Enjoyed this article.

My guess is fish traps account for a whole lot more big catfish being poached in MO waters than noodling. If noodling was legalized, MO would get a whole new group interested in reporting and removing illegal fish traps.

When you can legally set trotlines, limb lines and float jugs through these same waters during the same times of the year, it is hard to imagine legalized hand fishing having much impact one way or the other on large fish.

As someone who has been entangled in a trotline while swimming in the river, I would prefer banning trotlines and legalizing hand fishing in rivers. More big fish would survive. I have never seen a trotliner throw one back. That would be counter to the purpose of the trotline which is not so much sport as harvest.

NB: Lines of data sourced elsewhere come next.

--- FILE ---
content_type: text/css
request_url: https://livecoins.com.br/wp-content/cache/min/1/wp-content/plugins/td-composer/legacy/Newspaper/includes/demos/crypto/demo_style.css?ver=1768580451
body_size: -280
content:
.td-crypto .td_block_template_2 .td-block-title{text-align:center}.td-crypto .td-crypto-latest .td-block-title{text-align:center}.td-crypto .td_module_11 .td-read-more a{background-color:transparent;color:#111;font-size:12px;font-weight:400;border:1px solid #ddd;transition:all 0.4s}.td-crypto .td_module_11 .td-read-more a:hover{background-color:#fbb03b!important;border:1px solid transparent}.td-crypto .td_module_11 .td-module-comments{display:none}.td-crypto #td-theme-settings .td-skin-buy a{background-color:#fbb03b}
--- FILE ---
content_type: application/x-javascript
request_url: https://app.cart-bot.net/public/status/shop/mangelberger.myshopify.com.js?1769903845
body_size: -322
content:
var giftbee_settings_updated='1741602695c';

Killing the quarry would seem to be counter to the interest of true sport noodlers. Just like the catfish guides in the area never keep the really big fish, because their interest is not so much in the harvest as the sport.

This post may be outdated but I would like to add my input to your comments. Unlike most noodling states, Missouri manages its catfish populations (channels, blues, and flatheads) as game fish and they treat it as such with hatchery rearing and stocking, etc etc. Catfish is ranked #2 as game fish, and is the reason that many anglers are drawn to Missouri’s waterways. Most states that permit noodling do not do so as, so priorities on the part of MO Conservation differ to that of other states’ Fisheries and Wildlife.

Another piece of information that should provide some insight as to why noodling destroys nests and “regular fishermen” do not, is that catfish DO NOT FEED while they are nesting. They will stay with the eggs/fry until the young have left the nest, then the adults will leave to feed. Noodlers reach in to pull the nesting adults out which does destroy up to 65% of egg viability as recent research shows.

Like I said, priorities are focused on maintaining healthy populations of catfish, and that means more tourism $. As for my personal opinion of noodling, I think its poor sportsmanship, very much like baiting catfish with dog food and netting them as they surface. The fun is in the hooking and reeling in.

[...] bathing, and fishing. The only activity for women in the river involved jumping into the river and noodling catfish. Their clumsy Victorian and Edwardian style bathing costumes were often quite burdensome. Making it [...]

I’m a Californian and I have always wanted to try noodling. I wish my state would allow it. Besides Oklahoma, what other states allow noodling? I would go in a heartbeat, but would want some guidance for a safe(sans snapping turtles and water moccasins) and successful trip. How many fish are you allowed to keep?